:: Provided passage ::
---*---

China’s economic growth surged to 18.3 per cent over a year earlier in the first quarter of 2021 but an explosive rebound in factory and consumer activity following the coronavirus pandemic is levelling off.
The figures reported Friday were magnified by comparison with early 2020 when the world’s second-largest economy suffered its deepest contraction in decades. Growth compared with the final quarter of 2020, when recovery was underway, was only 0.6 per cent, among the past decade’s lowest.
The latest headline figures “mask a sharp slowdown” as government stimulus is withdrawn, said Julian Evans-Pritchard of Capital Economics in a report. He said 0.6 per cent growth compared with the previous quarter was the past decade’s second-lowest after the plunge at the start of 2020.
“China’s post-COVID rebound is levelling off,” Evans-Pritchard said.
Manufacturing and consumer activity have returned to normal since the ruling Communist Party declared victory over the coronavirus last March and allowed factories and stores to reopen. Restaurants and shopping malls are filling up, though visitors still are checked for the virus’s telltale fever.
The economy “delivered a stable performance with a consolidated foundation and good momentum of growth,” the National Bureau of Statistics said in a report.
The jump in growth was in line with expectations due to the low basis for comparison in early 2020. Then, the economy shrank by 6.8per cent in the first quarter, China’s worst performance since at least the mid-1960s.
Activity started to recover in the second quarter of 2020 when the economy expanded by 3.2 per cent over a year earlier. That accelerated to 4.9 per cent in the third quarter and 6.5 per cent in the final three months of the year.
For the full year, China eked out 2.3per cent growth, becoming the only major economy to expand while United States, Europe and Japan struggled with renewed disease outbreaks.
Government data indicate consumer spending are accelerating while growth in factory output and investment are slowing.
First-quarter retail spending rose 33.9 per cent over a year earlier, while growth in March rose to 34.2 per cent, according to the NBS. Factory output rose 24.5 per cent while investment in real estate, factories and other fixed assets rose 25.6 per cent.
Slowing manufacturing growth “implies a normalizing growth path in the months ahead,” said Chaoping Zhu of JP Morgan Asset Management in a report. “The focus should be on consumption data, which kept improving in March in comparison with the previous month.”

---*---

:: Data for analysis ::
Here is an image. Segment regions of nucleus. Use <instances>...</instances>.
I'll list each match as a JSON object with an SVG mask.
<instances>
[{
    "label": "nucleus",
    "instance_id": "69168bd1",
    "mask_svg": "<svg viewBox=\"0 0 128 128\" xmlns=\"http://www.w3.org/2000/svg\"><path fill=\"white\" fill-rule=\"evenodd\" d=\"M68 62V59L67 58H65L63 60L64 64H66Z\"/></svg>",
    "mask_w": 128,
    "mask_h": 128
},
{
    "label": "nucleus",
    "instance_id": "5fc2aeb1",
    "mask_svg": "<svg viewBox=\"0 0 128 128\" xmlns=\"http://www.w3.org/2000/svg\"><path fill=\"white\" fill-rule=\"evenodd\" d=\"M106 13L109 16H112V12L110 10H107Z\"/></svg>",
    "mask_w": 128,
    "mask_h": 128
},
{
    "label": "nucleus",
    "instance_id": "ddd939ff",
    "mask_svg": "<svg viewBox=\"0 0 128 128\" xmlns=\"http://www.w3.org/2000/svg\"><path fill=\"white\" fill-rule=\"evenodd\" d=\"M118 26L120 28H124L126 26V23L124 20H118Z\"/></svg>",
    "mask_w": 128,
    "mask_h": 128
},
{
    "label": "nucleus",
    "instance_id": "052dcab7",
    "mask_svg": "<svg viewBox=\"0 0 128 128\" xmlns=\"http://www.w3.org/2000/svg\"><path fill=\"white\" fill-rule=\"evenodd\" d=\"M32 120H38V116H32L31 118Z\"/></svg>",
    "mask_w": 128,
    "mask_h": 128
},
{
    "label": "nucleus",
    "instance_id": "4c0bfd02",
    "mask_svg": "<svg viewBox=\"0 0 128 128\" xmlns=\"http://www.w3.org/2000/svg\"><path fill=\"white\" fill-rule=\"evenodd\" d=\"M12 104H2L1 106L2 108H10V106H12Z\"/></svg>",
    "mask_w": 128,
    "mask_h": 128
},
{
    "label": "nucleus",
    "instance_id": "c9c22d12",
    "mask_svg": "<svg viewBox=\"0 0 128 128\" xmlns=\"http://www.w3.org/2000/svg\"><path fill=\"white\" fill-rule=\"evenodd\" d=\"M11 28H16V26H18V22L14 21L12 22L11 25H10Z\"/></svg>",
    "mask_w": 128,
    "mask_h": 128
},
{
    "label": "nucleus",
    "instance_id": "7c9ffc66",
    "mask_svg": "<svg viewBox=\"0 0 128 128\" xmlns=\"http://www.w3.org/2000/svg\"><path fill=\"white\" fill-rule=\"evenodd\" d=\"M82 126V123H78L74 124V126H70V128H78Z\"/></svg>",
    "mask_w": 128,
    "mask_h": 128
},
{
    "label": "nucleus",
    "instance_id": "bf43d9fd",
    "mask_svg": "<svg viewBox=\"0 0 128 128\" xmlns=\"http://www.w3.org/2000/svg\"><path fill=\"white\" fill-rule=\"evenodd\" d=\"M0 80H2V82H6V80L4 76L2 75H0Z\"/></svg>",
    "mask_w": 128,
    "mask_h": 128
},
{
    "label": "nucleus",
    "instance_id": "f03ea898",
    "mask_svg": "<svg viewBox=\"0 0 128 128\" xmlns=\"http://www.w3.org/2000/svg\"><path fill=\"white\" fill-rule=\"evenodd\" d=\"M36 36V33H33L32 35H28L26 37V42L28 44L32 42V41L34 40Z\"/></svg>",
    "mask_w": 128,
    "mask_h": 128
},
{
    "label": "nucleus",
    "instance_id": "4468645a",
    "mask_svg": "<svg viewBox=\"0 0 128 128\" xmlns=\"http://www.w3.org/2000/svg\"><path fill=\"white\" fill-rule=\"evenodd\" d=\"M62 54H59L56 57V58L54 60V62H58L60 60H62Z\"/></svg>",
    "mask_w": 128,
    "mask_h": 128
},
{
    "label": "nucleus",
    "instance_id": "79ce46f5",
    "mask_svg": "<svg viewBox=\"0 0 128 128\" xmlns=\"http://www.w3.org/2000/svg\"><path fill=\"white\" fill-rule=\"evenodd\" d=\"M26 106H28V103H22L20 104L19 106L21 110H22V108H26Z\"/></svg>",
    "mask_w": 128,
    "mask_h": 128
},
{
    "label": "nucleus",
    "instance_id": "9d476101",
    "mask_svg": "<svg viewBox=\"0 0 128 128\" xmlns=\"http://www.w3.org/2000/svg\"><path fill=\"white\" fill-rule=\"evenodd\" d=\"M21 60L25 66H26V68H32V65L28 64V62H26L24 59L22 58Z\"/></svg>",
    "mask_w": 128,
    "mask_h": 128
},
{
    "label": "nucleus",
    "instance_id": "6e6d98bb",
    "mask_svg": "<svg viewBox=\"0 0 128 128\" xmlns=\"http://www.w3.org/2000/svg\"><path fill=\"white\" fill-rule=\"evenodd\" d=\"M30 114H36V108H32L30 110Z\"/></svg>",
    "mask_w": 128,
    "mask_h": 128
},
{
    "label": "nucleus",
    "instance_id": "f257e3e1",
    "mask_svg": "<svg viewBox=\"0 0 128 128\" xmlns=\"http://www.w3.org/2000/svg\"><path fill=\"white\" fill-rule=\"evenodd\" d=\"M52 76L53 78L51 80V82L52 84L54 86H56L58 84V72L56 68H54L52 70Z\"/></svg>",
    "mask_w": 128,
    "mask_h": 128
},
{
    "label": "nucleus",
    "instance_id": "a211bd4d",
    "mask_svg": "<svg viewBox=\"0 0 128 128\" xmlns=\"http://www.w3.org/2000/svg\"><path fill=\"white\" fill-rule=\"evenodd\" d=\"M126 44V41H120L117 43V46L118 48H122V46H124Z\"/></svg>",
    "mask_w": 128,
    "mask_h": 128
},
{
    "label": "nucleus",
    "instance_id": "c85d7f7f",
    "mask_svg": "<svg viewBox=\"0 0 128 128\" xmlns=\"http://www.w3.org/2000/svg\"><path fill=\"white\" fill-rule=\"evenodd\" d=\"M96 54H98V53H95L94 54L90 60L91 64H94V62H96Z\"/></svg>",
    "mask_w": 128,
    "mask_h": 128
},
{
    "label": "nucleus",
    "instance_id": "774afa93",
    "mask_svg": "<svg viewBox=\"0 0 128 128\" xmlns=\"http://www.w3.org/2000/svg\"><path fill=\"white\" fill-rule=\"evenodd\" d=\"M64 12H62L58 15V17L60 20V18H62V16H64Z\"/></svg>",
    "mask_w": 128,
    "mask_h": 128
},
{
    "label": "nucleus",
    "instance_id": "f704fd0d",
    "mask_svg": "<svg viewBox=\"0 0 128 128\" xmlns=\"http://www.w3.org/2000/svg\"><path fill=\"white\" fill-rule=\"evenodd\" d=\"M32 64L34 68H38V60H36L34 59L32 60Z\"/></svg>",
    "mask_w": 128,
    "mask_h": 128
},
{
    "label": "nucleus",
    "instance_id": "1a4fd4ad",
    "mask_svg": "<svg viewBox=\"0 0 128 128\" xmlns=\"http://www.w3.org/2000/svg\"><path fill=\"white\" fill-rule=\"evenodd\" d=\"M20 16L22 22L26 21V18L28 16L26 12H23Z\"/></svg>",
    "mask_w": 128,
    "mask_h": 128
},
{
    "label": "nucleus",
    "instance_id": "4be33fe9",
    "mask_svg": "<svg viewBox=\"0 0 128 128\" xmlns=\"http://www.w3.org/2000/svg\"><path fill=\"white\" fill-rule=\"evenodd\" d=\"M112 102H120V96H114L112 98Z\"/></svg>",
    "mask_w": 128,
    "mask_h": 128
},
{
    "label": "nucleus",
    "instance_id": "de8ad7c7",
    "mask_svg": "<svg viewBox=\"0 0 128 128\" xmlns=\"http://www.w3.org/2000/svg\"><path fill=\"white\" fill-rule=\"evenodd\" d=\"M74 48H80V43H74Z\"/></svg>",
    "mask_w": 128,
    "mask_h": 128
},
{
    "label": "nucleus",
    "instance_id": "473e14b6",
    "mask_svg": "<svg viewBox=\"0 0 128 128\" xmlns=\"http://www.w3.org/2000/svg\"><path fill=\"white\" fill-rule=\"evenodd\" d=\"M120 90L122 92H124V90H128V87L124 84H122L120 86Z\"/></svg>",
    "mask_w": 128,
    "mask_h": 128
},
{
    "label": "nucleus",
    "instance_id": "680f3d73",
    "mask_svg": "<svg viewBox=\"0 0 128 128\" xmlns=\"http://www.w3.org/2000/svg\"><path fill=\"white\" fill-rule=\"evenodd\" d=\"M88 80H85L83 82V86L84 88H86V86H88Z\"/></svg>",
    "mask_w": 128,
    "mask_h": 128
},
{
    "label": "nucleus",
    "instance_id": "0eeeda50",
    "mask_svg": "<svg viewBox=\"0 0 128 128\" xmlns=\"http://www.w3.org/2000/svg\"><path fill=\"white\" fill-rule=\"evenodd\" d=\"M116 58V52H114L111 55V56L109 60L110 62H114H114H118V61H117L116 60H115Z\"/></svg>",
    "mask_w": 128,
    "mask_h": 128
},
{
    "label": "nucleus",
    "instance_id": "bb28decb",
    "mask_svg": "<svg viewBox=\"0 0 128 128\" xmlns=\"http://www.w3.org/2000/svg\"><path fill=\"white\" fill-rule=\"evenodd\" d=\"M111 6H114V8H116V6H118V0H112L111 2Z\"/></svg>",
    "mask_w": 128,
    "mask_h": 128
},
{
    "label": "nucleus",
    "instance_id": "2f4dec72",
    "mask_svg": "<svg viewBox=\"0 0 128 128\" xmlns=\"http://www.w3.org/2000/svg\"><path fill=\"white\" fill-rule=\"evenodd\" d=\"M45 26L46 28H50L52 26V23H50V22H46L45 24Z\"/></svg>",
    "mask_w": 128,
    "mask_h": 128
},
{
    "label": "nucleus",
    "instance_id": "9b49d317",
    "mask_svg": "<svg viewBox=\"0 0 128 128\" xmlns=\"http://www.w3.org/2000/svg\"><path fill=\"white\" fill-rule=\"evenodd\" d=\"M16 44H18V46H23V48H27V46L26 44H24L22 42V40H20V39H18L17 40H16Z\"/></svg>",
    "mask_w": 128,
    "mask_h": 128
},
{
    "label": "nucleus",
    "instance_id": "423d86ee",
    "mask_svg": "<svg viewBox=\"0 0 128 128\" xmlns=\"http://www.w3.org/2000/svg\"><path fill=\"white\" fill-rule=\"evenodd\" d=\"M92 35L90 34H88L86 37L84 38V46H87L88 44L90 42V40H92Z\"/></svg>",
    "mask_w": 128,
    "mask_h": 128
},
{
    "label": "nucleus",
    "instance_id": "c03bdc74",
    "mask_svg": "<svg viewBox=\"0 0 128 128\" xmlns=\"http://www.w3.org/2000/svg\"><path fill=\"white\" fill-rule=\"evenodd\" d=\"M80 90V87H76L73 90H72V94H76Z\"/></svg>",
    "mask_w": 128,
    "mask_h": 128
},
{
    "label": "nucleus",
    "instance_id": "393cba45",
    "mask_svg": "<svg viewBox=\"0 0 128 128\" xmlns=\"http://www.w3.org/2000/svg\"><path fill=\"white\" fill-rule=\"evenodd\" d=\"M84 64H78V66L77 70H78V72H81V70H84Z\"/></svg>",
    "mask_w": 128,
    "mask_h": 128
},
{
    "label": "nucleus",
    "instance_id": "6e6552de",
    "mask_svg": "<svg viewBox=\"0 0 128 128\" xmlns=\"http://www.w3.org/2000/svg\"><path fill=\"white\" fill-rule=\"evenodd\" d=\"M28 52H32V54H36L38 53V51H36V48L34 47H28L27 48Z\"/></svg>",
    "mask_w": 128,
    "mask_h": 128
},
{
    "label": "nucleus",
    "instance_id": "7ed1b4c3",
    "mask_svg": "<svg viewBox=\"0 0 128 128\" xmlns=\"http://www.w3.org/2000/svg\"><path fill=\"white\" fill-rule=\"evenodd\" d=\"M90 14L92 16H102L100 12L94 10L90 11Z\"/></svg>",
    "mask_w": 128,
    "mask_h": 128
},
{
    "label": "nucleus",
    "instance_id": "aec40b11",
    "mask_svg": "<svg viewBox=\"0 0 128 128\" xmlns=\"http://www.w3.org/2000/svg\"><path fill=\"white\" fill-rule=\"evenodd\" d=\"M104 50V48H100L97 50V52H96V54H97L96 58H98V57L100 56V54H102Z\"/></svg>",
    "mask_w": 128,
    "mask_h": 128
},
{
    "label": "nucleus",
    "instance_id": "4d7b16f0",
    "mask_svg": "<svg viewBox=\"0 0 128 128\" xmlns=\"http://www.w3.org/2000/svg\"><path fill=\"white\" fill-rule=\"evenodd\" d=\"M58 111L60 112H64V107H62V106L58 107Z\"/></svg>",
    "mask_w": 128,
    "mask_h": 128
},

---*---

:: Exercise prompt ::
Reproduce word for word the stretch of the article on China's first-quarter growth from "The jump in" through "of the year.".

:: Expected answer ::
The jump in growth was in line with expectations due to the low basis for comparison in early 2020. Then, the economy shrank by 6.8per cent in the first quarter, China’s worst performance since at least the mid-1960s.
Activity started to recover in the second quarter of 2020 when the economy expanded by 3.2 per cent over a year earlier. That accelerated to 4.9 per cent in the third quarter and 6.5 per cent in the final three months of the year.